▸ TESTO PROPOSTO:
___
Senti, senti questo che fa!:

L’attore si dispone a interpretare il personaggio del Rapper

Grazie, fra’, te lo voglio dire sei un vero amico
se non era per te ieri sera in quel vico
io ci restavo secco e me ne andavo al creatore
‘mbriaco da fare schifo e senza un minimo di pudore
quella cazzo di figliola mi ha mandato in pappa il cervello
diceva che mi amava, fra’, ma erano solo parole, ero il suo zimbello
e l’ho scoperta che pomiciava con un truzzo che faceva schifo a guardarlo
tatuato sul collo peloso palestrato ‘mbrillantinato con la musica a palla
che usciva dalla sua miserabile biposto abartizzata
con una doppia fila di luci di posizione e la marmitta truccata
che schifo, fra’, mi è venuto da vomitare
la mia ragazza con quel truzzo, fra’, uno schifo, puah,
ho pensato mo’ lo incasino di pugni e lo mando al creatore
gli faccio vedere chi sono io che ho fatto rugby e lotta grecoromana
ma poi ho pensato se lo merita quella puttana?
No, fra’, non se lo meritava, noi a menarci e lei a sghignazzare
faceva la pupattola e io che credevo ai suoi sentimenti
ero distrutto, ‘fra, te lo posso dire a te che mi capisci
non ci ho mai saputo fare in queste cose
volevo sbattere la testa a qualche spigolo
ma non per niente, solo perché ero stato tanto stupido
ero io che mi facevo pena, fra’, un pugno nello stomaco
che stronzo che sono, fra’, e ora non so più che fare
tira fuori la moto fra’ che ce ne andiamo da questa città di merda
lontani da questa merda …

Raga’, io lo odio il sabato sera,
a farsi pe’ strada come stronzi in galera
raga’ io lo odio il sabato sera
stravaccato in quel lounge bar luccicoso
a fare il filo come ‘no stupido alla cassiera
che a tutto pensa tranne che a dare retta a un perditempo
ma è la noia, raga’, i soliti discorsi, le cazzate
le vomitate nei vicoli e poi ricominciare
tre drinchi e ancora a ciondolare nello struscio
per incontrare magari qualcuna che ci sta bene o male
ma quelle manco per niente, tutte imbrillantate
ma è solo per farsi vedere eleganti e seduttive
poi vanno a casa dal paparino arrogante
e non pensano agli sfigati arrapati
e noi a sbattere la testa e a parlare di calcio e scommesse
raga’, che squallore il sabato sera
poi magari qualcuno ha voglia di fare a mazzate
e allora ti sfoghi dai qualche cazzotto e sai come fare
e più sei sfigato e più ci dai dentro contro questo mondo di merda
con la faccia di quel tamarro che t’ha dato un calcio nelle palle
e fortunato se riporta a casa qualche osso intatto
e poi ricominci come niente a bere e a fumare
e come ultimo sfregio sbatti la bottiglia sul muro della chiesa
tanto sono tutti stronzi e non me ne frega niente.

L’attore torna nelle vesti del Personaggio principale

E con tutti i loro difetti, i metallici suonano e talvolta anche bene, con bruschi cambiamenti di tempo e urlacci del cantante.

E poi sono così macho …

I veri rivali dei metallici sono i gruppi hardcore.
___
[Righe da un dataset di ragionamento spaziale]
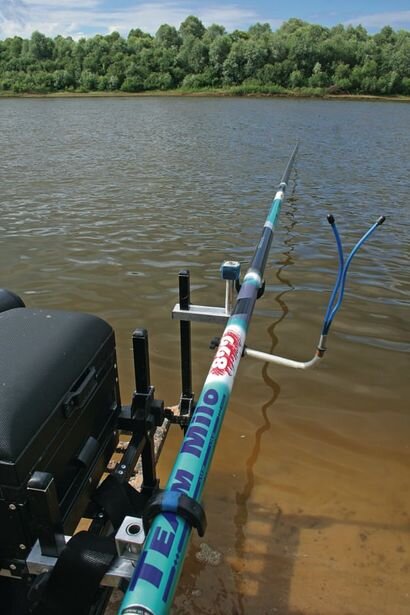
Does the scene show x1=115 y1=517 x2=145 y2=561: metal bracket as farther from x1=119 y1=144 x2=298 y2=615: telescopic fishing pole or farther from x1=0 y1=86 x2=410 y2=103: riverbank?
x1=0 y1=86 x2=410 y2=103: riverbank

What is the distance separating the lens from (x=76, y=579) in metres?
1.37

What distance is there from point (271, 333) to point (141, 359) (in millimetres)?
3508

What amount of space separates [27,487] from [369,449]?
117 inches

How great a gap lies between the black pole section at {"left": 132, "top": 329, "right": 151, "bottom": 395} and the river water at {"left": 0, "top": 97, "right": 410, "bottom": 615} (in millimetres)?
1164

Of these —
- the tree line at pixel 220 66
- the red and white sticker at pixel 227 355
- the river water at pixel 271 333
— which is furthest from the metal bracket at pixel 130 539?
the tree line at pixel 220 66

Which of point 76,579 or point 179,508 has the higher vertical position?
point 179,508

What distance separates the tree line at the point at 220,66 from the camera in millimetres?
74750

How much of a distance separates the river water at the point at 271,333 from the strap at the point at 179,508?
1659 millimetres

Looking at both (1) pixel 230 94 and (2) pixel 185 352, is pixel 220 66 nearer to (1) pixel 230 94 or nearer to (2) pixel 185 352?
(1) pixel 230 94

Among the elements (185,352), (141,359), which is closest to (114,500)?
(141,359)

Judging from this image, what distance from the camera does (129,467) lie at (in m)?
1.93

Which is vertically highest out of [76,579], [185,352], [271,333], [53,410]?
[53,410]

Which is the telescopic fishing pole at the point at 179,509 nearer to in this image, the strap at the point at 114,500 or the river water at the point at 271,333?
the strap at the point at 114,500

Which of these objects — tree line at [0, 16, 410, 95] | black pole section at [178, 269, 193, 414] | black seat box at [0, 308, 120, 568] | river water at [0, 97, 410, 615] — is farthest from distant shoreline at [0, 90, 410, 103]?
black seat box at [0, 308, 120, 568]
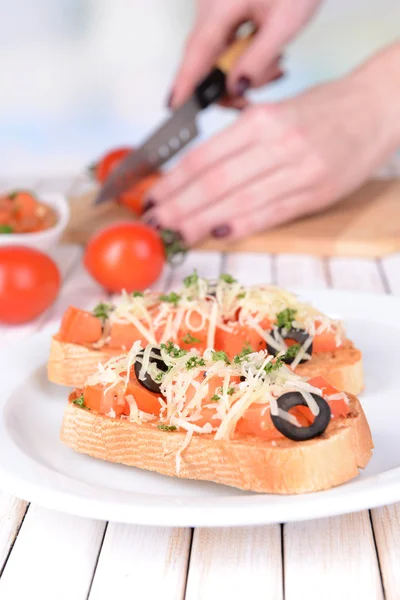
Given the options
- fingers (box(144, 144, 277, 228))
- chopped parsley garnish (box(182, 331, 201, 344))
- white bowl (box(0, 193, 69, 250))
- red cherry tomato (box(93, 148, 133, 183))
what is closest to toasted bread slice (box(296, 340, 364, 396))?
chopped parsley garnish (box(182, 331, 201, 344))

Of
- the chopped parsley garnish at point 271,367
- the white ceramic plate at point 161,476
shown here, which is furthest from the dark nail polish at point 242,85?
the chopped parsley garnish at point 271,367

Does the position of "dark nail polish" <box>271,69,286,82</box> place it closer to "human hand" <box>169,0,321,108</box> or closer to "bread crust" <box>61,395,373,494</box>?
"human hand" <box>169,0,321,108</box>

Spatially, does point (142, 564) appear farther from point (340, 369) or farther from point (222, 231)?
point (222, 231)

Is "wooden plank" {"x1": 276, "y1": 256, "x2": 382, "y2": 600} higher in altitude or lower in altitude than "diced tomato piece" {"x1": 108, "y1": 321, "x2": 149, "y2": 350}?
lower

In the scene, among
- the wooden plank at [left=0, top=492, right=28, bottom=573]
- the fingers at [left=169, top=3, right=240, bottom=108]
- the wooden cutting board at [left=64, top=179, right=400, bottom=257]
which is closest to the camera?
the wooden plank at [left=0, top=492, right=28, bottom=573]

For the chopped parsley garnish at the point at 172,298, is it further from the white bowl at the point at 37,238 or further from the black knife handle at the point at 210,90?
the black knife handle at the point at 210,90

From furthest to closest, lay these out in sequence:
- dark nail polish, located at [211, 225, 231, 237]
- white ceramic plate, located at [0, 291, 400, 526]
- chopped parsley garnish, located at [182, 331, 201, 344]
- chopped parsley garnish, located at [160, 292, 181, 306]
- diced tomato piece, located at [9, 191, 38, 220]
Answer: dark nail polish, located at [211, 225, 231, 237] < diced tomato piece, located at [9, 191, 38, 220] < chopped parsley garnish, located at [160, 292, 181, 306] < chopped parsley garnish, located at [182, 331, 201, 344] < white ceramic plate, located at [0, 291, 400, 526]
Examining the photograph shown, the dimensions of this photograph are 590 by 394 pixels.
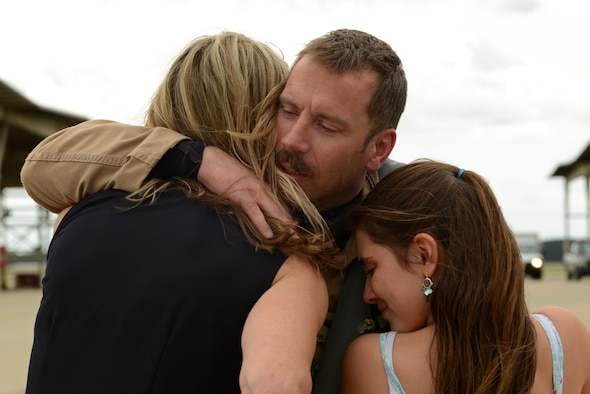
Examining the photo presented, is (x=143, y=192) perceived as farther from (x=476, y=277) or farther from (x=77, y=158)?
(x=476, y=277)

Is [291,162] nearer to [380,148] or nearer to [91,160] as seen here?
[380,148]

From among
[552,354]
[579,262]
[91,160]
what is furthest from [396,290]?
[579,262]

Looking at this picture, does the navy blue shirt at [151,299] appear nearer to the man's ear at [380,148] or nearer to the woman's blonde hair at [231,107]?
the woman's blonde hair at [231,107]

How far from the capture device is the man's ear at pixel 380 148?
132 inches

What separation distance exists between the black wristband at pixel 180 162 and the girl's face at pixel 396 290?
63 cm

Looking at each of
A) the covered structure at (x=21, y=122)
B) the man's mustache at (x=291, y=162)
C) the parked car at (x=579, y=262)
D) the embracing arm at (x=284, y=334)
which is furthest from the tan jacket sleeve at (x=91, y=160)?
the parked car at (x=579, y=262)

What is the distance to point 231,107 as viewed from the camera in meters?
2.82

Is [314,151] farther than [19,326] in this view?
No

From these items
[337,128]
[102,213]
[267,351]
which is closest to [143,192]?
[102,213]

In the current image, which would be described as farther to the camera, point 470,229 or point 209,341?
point 470,229

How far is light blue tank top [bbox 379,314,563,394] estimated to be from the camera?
2684 mm

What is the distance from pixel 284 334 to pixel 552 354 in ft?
3.71

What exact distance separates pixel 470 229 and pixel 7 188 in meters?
32.0

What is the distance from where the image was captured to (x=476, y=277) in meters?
2.75
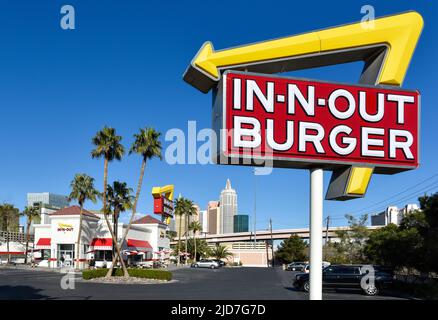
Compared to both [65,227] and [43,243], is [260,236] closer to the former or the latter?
[43,243]

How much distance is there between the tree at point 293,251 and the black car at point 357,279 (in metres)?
61.6

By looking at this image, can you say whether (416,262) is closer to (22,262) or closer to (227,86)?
(227,86)

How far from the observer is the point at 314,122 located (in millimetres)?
7645

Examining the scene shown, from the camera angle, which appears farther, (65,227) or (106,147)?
(65,227)

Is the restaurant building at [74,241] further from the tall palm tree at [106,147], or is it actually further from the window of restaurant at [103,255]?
the tall palm tree at [106,147]

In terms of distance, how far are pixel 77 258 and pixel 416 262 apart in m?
39.2

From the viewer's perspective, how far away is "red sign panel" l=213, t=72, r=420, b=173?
7445 mm

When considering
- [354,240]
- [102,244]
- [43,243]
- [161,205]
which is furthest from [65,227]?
[354,240]

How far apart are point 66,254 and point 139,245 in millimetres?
11284

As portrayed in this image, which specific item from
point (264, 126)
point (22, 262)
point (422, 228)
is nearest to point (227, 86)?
point (264, 126)

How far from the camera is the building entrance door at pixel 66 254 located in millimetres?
58531

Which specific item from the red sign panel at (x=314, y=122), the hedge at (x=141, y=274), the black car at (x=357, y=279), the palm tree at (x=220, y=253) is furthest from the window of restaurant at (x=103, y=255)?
the red sign panel at (x=314, y=122)

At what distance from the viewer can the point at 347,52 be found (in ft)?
26.6

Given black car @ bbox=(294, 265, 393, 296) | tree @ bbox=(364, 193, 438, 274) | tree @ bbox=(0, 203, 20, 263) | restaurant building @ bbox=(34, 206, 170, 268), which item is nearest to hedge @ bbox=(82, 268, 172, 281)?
black car @ bbox=(294, 265, 393, 296)
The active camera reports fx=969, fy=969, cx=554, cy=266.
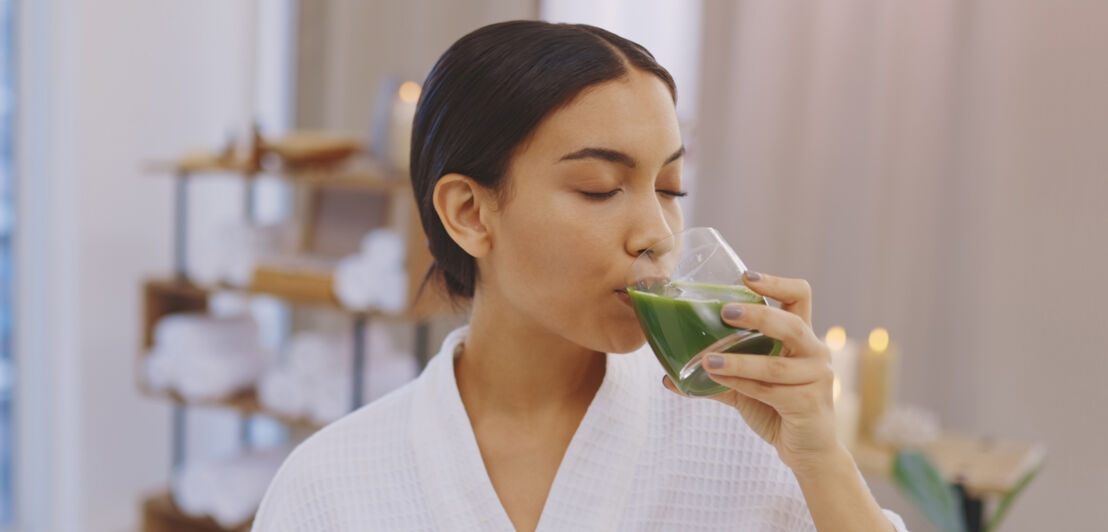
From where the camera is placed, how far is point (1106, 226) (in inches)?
86.1

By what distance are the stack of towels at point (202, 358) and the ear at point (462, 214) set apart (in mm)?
1805

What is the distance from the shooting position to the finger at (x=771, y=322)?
0.73 m

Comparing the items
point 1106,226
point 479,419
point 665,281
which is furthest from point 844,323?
point 665,281

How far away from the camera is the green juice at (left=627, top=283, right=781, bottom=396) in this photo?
29.8 inches

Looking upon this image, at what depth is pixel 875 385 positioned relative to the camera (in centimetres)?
188

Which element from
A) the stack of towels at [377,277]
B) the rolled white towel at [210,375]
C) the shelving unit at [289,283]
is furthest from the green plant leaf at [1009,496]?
the rolled white towel at [210,375]

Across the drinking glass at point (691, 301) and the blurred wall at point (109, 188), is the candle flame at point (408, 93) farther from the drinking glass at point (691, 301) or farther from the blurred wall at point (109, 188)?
the drinking glass at point (691, 301)

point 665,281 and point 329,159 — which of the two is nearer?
point 665,281

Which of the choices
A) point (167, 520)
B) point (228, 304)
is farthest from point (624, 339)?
point (228, 304)

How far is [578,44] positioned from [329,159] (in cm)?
166

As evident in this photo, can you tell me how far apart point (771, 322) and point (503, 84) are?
0.33 m

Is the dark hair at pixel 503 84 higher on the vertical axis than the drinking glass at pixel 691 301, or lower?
higher

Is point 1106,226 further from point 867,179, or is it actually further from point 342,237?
point 342,237

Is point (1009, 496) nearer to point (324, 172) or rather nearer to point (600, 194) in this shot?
point (600, 194)
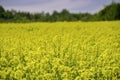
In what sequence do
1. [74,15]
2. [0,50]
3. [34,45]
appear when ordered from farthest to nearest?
[74,15] → [34,45] → [0,50]

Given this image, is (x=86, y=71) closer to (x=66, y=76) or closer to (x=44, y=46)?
(x=66, y=76)

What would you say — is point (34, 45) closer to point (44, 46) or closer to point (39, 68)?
point (44, 46)

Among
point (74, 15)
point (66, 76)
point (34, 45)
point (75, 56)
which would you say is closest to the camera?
point (66, 76)

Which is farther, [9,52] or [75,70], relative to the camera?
[9,52]

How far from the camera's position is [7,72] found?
8164 millimetres

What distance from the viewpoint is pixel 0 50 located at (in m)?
11.5

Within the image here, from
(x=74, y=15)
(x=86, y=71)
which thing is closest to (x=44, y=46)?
(x=86, y=71)

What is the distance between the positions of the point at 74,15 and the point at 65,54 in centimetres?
7120

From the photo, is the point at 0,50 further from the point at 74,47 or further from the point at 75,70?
the point at 75,70

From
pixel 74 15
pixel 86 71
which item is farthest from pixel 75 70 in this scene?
pixel 74 15

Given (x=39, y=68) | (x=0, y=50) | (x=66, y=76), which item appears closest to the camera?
(x=66, y=76)

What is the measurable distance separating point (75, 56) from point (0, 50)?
2758 millimetres

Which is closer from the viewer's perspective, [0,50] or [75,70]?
[75,70]

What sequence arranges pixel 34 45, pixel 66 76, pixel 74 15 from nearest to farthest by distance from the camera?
pixel 66 76 → pixel 34 45 → pixel 74 15
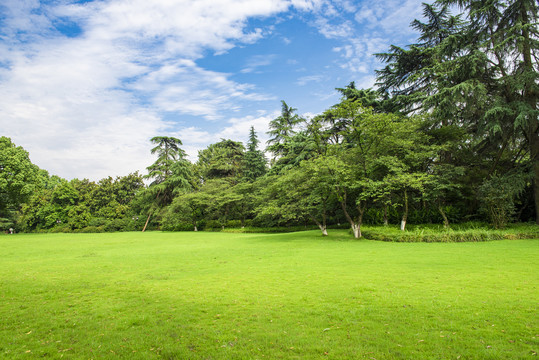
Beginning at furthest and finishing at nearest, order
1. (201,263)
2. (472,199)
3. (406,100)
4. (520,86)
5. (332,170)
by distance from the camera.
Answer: (406,100)
(472,199)
(332,170)
(520,86)
(201,263)

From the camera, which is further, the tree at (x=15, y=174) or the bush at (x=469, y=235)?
the tree at (x=15, y=174)

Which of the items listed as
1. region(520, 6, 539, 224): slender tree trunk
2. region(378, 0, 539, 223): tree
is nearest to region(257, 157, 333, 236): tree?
region(378, 0, 539, 223): tree

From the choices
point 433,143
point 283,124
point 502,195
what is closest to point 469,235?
point 502,195

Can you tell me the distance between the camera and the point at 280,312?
4766 mm

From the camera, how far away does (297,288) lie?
630 centimetres

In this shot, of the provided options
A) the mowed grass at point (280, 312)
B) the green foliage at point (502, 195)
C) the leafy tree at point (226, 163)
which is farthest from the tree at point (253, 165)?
the mowed grass at point (280, 312)

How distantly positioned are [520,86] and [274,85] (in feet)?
49.1

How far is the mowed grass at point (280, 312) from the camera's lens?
3.44 metres

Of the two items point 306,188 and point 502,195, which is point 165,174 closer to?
point 306,188

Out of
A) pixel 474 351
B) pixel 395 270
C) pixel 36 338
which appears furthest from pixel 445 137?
pixel 36 338

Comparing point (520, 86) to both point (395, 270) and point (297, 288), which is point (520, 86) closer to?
point (395, 270)

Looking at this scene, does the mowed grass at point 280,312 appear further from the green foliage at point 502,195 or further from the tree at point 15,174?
the tree at point 15,174

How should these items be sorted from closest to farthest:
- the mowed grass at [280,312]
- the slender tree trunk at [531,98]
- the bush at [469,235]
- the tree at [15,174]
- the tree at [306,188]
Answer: the mowed grass at [280,312] → the bush at [469,235] → the slender tree trunk at [531,98] → the tree at [306,188] → the tree at [15,174]

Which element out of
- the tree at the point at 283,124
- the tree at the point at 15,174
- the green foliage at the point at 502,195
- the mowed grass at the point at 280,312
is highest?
the tree at the point at 283,124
___
▸ CONSEGNA:
Secondo il testo proposto, chi sono i veri rivali dei metallici?

▸ RISPOSTA:
I gruppi hardcore.